OK, got the primary back in and tightened the six screws after more carefully setting the mirror cell so the screw holes were much the same position in each OTA hole. That reduced the difference previously seen between the three collimation screws.
Now to the real job of the day - replacing the GSO focusser with a JMI focusser I picked up. Had been worrying about squaring the focusser. The JMI comes with four grub screws, one at each corner, to allow the focusser to be tilted. I started by removing the secondary mirror (and loosened off that retaining clip until there was a small gap - that was also pulled down tightly against the secondary, when I first looked). Then I fitted the laser collimator in the focusser (in the 35 mm extension - not sure why, but thought I'd emulate the observing situation). Turned it on and observed the spot on the opposite inside wall. Cranked the focusser in and out - the spot didn't move. Marked its location with a texta. Pulled the GSO focuser off and fitted the JMI. Previous owner had an 8" tube curved spacer made up, so I bought that as well. Almost fitted. I just had to file two of the holes in the OTA a half a mm, then it fitted. I used new stainless steel bolts and nuts and, with the grub screws retracted, pulled the focusser and spacer up firm. Inserted the laser (and 35mm extension) into the JMI and switched on. Would you believe it, the spot was right on the texta mark - if different, well hardly half a mm, if that! Well, that will do for me. Firmed up the grub screws, checked the spot location again (hadn't moved), slapped some matt black paint on the shiny nuts and the part of the aluminium spacer visible from inside the tube, refitted the secondary, recollimated the scope (easy-peasy) then packed it away. The JMI focusser feels good, looks professional! I plan a few DSLR photos through this scope this year. I'll give it a test out some evening in the back yard.

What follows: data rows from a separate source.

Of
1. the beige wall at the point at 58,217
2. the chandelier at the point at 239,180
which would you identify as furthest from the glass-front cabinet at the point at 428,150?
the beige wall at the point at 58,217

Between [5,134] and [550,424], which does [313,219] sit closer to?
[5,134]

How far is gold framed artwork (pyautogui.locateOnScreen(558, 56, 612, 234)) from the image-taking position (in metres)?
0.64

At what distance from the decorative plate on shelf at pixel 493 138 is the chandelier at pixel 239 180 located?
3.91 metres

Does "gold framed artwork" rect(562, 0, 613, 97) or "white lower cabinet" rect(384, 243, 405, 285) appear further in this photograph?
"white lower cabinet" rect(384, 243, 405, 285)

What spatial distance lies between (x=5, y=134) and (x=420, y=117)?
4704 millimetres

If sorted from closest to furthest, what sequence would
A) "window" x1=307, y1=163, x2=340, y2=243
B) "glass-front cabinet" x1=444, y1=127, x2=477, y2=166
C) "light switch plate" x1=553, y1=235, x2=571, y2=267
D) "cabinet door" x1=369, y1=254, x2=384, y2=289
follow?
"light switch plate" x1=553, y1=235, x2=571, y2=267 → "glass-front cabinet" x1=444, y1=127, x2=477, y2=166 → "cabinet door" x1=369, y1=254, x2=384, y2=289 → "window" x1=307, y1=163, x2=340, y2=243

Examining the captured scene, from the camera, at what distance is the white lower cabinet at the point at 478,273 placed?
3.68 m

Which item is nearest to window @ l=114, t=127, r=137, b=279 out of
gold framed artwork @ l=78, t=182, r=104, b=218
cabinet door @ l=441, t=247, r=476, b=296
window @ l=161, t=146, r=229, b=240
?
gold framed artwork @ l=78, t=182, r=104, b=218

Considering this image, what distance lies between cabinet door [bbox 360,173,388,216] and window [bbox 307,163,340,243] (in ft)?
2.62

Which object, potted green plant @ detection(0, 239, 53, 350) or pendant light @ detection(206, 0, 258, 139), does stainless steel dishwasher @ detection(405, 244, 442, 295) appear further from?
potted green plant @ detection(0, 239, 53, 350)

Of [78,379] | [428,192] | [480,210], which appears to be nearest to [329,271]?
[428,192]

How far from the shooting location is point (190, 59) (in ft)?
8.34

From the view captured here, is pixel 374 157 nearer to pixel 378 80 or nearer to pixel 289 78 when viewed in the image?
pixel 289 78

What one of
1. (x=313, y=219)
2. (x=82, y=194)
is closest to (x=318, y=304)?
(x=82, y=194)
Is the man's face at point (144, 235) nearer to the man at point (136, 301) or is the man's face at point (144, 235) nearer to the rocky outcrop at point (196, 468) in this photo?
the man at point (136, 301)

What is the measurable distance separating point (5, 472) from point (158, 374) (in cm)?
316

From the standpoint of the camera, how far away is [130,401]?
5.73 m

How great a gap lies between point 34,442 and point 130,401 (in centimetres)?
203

Well that was it - a full day. Lost a little blood to a chisel at one stage. Left a solder burn spot on my thigh at one point as well. A few suspicious burnt spots on my socks from the angle grinder. All "par for the course"!
What didn't get done and is held over:-
Fitting the new wheels to the trolley.
Building a multi-resister heater to fit to the rear of my "bounce mirror" for neck strain-free binocular viewing. A large flat mirror open to the sky and moisture will be a dew magnet!
Setting up the bounce mirror stand and the binoculars with eyepiece and objective heaters and wiring all the heating together cleanly.
Installing my Orion Accufocusser electric focusser on the JMI focusser on the 8" reflector.
Installing a Meade Autostar setup onto the EQ5, replacing existing motors and tidying up the wiring - then a full test (and learning how to track and use goto on the EQ5).
Finishing the Yamaha case for the refractor.
Congratulations if you read this far and have enjoyed my day with me.